> Выбранный отрывок
◆ ◆ ◆

На следующий день на разграбленном союзниками раджи рынке Кучинга толпились англичане и малайцы, наблюдая, как суровые воины ибанов высушивают над кострами головы повстанцев. Один из зрителей записал в дневнике: "Поджаривание голов было самым отвратительным событием в этом деле и заставило нас вспомнить, что все это - борьба одной группы дикарей с другой. Этот праздник отрицательно скажется на приобщении даяков к цивилизации и на росте благосостояния Саравака".
"Приобщение ибанов к цивилизации" никак не входило в текущие планы Чарльза Брука. Они нужны были ему именно такими: суеверными, отсталыми, находившимися во власти древних, примитивных обычаев, разобщенными на враждующие племена и потому послушными белому господину.
Однако Чарльз не мог забыть, что не все ибаны покорны ему. В верховьях Сарибаса все еще правил Рентап - непобедимый вождь ибанов, к которому стекались все недовольные. И, восстановив на троне дядю, Чарльз начал готовить новую экспедицию против Рентапа.
В поход против крепости Рентапа, расположенной на горе Садок, Чарльз повел более четырех тысяч человек на множестве лодок. На помощь к Рентапу подошли отряды ибанов из джунглей, но их все равно было в несколько раз меньше, чем нападающих. Кроме того, гвардия Чарльза, состоявшая из пятисот малайцев, была вооружена ружьями, а защитники горы Садок - лишь копьями и луками. Но на их стороне были джунгли, где они знали каждый камень, каждое дерево.

◆ ◆ ◆

> Набор заданий
[A] Какие народы упоминаются в отрывке о Чарльзе Бруке и ибанах? Назовите все.
[B] Перепишите из отрывка о Чарльзе Бруке и ибанах фрагмент между словами «На следующий день» и «послушными белому господину.» включительно.
Записи взяты из другого источника.

> Извлечённые записи
◆ ◆ ◆

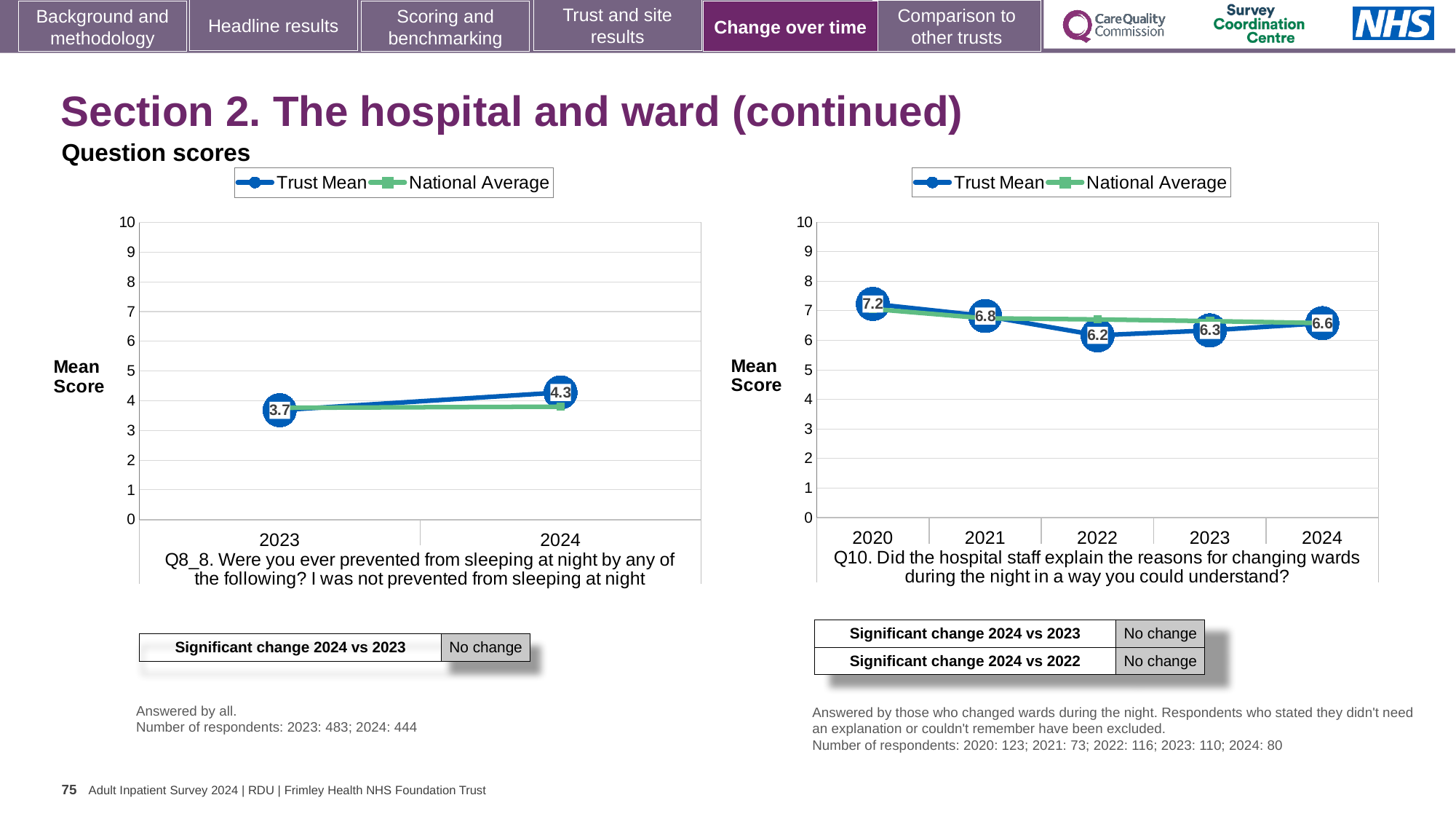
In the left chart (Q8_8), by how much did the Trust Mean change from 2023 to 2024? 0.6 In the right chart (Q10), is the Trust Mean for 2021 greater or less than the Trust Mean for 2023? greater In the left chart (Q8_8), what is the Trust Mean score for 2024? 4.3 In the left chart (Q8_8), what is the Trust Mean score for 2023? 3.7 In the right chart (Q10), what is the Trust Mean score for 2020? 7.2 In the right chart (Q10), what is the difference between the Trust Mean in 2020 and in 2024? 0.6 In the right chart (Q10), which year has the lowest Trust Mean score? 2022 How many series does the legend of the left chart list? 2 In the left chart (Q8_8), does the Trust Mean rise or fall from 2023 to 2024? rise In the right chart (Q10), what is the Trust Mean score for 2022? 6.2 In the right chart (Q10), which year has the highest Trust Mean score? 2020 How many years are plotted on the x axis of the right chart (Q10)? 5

◆ ◆ ◆

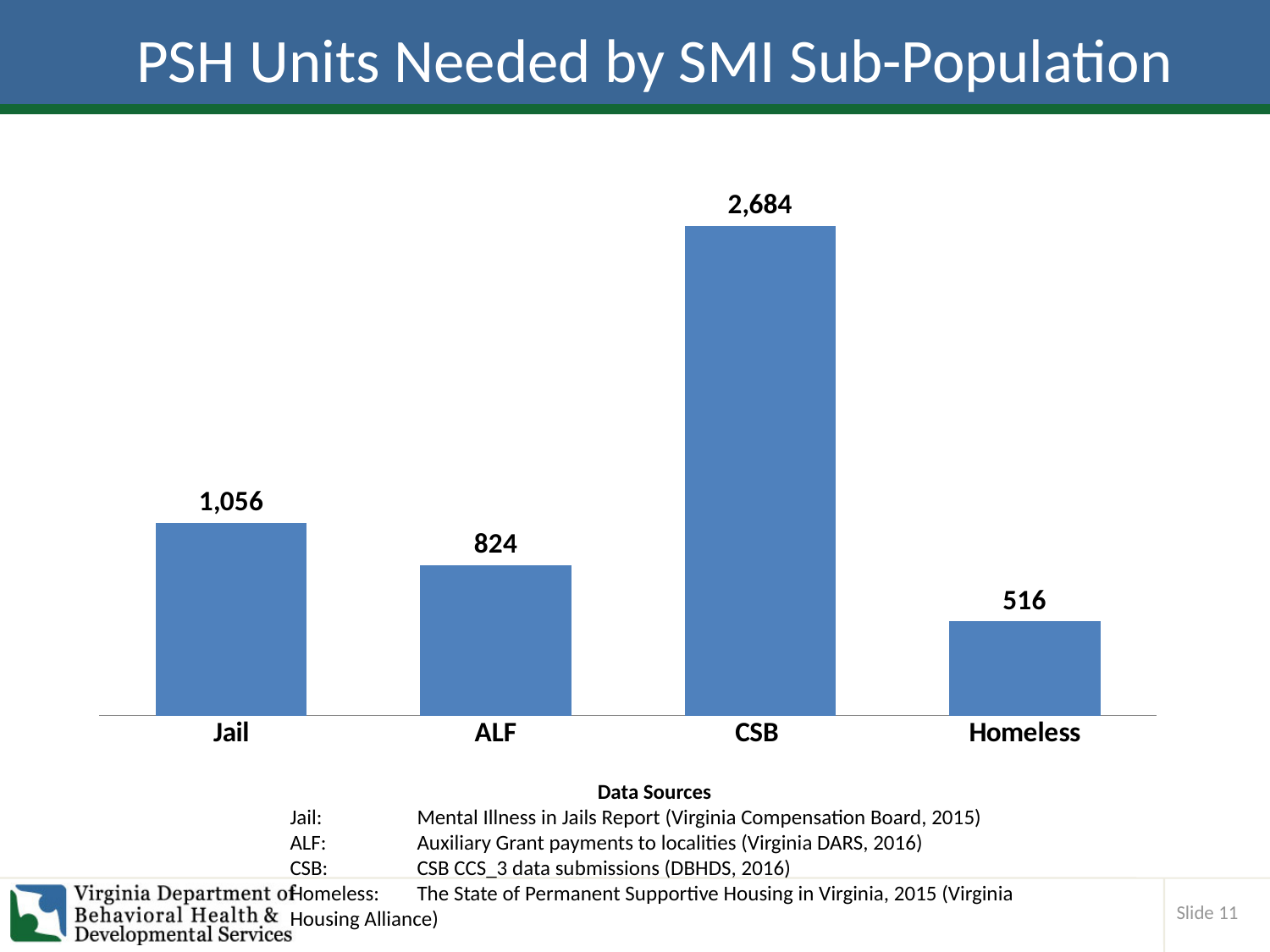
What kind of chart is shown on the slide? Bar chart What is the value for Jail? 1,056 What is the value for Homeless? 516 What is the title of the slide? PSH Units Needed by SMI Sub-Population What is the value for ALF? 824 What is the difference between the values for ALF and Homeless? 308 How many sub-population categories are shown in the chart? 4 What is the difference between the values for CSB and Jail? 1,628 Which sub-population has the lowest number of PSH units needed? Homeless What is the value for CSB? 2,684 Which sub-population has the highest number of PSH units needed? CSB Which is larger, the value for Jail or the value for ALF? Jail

◆ ◆ ◆

> Ответы к заданиям
[A] Англичане, малайцы, ибаны, даяки.

[B]
На следующий день на разграбленном союзниками раджи рынке Кучинга толпились англичане и малайцы, наблюдая, как суровые воины ибанов высушивают над кострами головы повстанцев. Один из зрителей записал в дневнике: "Поджаривание голов было самым отвратительным событием в этом деле и заставило нас вспомнить, что все это - борьба одной группы дикарей с другой. Этот праздник отрицательно скажется на приобщении даяков к цивилизации и на росте благосостояния Саравака".
"Приобщение ибанов к цивилизации" никак не входило в текущие планы Чарльза Брука. Они нужны были ему именно такими: суеверными, отсталыми, находившимися во власти древних, примитивных обычаев, разобщенными на враждующие племена и потому послушными белому господину.